▸ Extracted text:

>>>

We live in a world of facts, but most of the facts we know have little, if anything, to do with who we are and how we choose to live.

The resurrection of Jesus is different. It may be easy to "believe" Jesus was raised as though it were just another fact for a history exam. But this fact is not like other facts. It changes everything. If Jesus Christ really was raised from the dead, then he is far more than just another great figure in history. He is who he claimed to be—the Son of God. And if that’s so, then he, and everything he said, has to be taken seriously.

The resurrection of Jesus stands at the heart of Christian faith. We believe in Jesus because Jesus did not stay dead. He told his disciples he would be raised on the third day after his crucifixion—and he was! The fact of his resurrection verified his claims: He was indeed the Son of God. And it verified that God had acted decisively to deal with human sin.

 

Celebrate!

<<<

▸ Required action 1: For each statement, say yes or no to whether the piece on the resurrection of Jesus supports it, and quote the words from the piece that decide it. (a) Most facts people know have little to do with how they live. (b) Jesus told his disciples he would be raised on the seventh day. (c) The resurrection is central to Christian faith.
▸ Required action 2: Sum up the piece on the resurrection of Jesus in two sentences.
▸ Required action 3: Carry on the piece on the resurrection of Jesus from the point where it stops.
The listing further down isn't needed for any of this.

▸ Data extract:
>>>

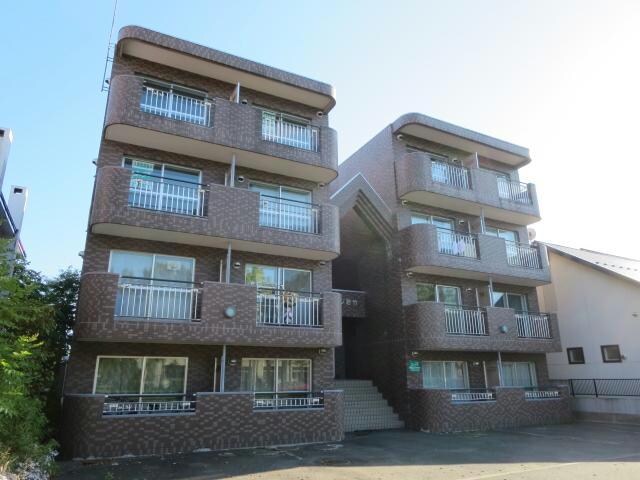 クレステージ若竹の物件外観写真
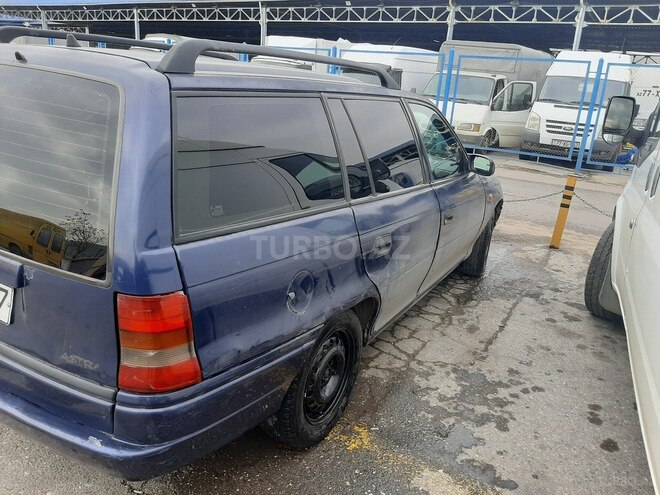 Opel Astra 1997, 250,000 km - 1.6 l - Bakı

<<<
>>>

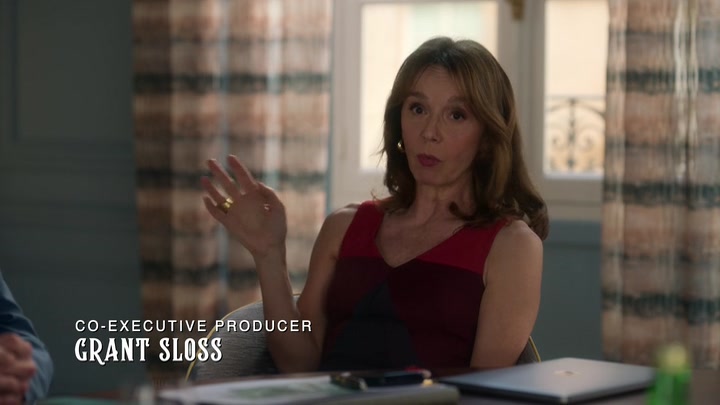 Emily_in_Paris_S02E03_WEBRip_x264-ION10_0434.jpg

<<<

▸ Written answer 1:
(a) Yes: "most of the facts we know have little, if anything, to do with who we are and how we choose to live."
(b) No: "He told his disciples he would be raised on the third day after his crucifixion"
(c) Yes: "The resurrection of Jesus stands at the heart of Christian faith."

▸ Written answer 2: Unlike most facts we know, the resurrection of Jesus changes everything, because if he was raised from the dead, he is who he claimed to be, the Son of God, and everything he said has to be taken seriously. The resurrection stands at the heart of Christian faith: Jesus said he would be raised on the third day after his crucifixion, and his rising verified his claims and showed that God had acted decisively to deal with human sin.

▸ Written answer 3:
If there is any one characteristic that is universal among Christians of all denominational stripes, it is celebration of the death and resurrection of Jesus. The celebration may occur in a variety of ways, but ever since that first Sunday morning when the tomb was found empty, Christians have remembered. And it is much more than memory. It is participation.

On the night before he was betrayed and arrested for trial and crucifixion, Jesus ate his final Passover meal with the disciples. As he blessed and broke the ritual bread, he told his disciples, "This is my body, given for you; do this in remembrance of me" (Luke 22:19). As he lifted and blessed the cup of ritual wine, he told them: "Drink from it, all of you. This is my blood of the covenant, which is poured out for many for the forgiveness of sins" (Matthew 26:27-28).

There is rich meaning in this simple ceremony we call the Lord’s Supper (Jesus’ final meal), communion (communion through Christ with God and fellow believers), or Eucharist (thanksgiving). Paul wrote: "Is not the cup of thanksgiving for which we give thanks a participation in the blood of Christ? And is not the bread that we break a participation in the body of Christ?" (1 Corinthians 10:16).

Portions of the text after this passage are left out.